Extra surprise caused by using the wrong model (q)

Properties:

  • (D_{\text{KL}} \ge 0)
  • (D_{\text{KL}}(p   q) = 0) only when (p = q)
  • Not symmetric: [ D_{\text{KL}}(p||q) \neq D_{\text{KL}}(q||p) ]

KL divergence is everywhere:

  • Variational inference
  • Regularization in VAEs
  • Policy updates in RL (Trust Region methods)
  • Comparing distributions
  • Aligning model predictions with truth

🎯 7. Importance Sampling: When Rare Events Refuse to Show Up

Suppose you want to estimate:

[ \mu = \mathbb{E}_{x \sim p}[f(x)] ]

But sampling from (p) rarely hits the events that matter (e.g., finance tail losses).

Rewrite expectation using another distribution (q):

[ \mu = \int f(x) p(x) , dx ]

Multiply & divide by (q(x)):

[ \mu = \int f(x) \frac{p(x)}{q(x)} q(x), dx ]

Now sample from (q):

[ \hat{\mu} = \frac{1}{N} \sum_{i=1}^N f(x_i), w(x_i) ]

where [ w(x) = \frac{p(x)}{q(x)} ] is the importance weight.

Interpretation:

You sample from a convenient distribution (q) and then “fix” the bias using the ratio (p/q).

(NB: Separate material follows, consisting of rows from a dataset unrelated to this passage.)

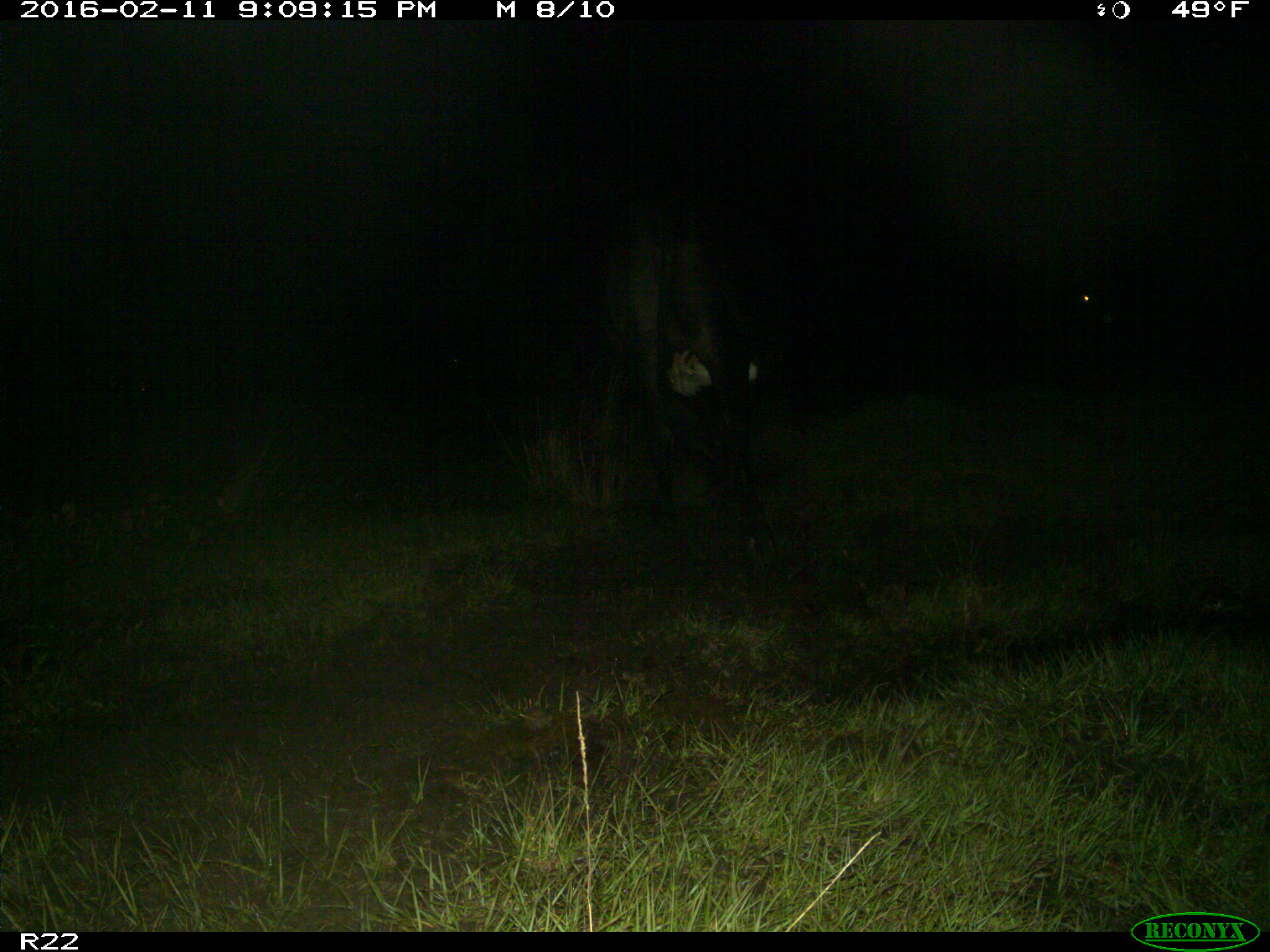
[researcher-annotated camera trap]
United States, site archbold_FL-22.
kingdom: Animalia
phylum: Chordata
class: Mammalia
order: Artiodactyla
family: Bovidae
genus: Bos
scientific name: Bos taurus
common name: domestic cow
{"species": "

Example: Rare Events in Finance

Want the probability of a 5-sigma loss:

  • Sampling from the real distribution won’t give you enough 5-sigma events
  • You choose a biased distribution that produces more extreme returns
  • Apply importance weights to correct the bias
  • Estimator now converges with far fewer samples

Importance sampling is basically:

“Cheat smartly, and then correct the cheat mathematically.”


🔗 8. Deep Connections

All these concepts are unified:

  • Self-information: surprise of one event
  • Entropy: expected surprise under true distribution
  • Cross entropy: expected surprise under model distribution
  • NLL: empirical cross entropy
  • KL divergence: the price you pay for being wrong
  • Importance sampling: fixing the price by reweighting surprise

The common thread? They all revolve around:

[ -\log(\text{probability}) ]

This quantity is the currency of information.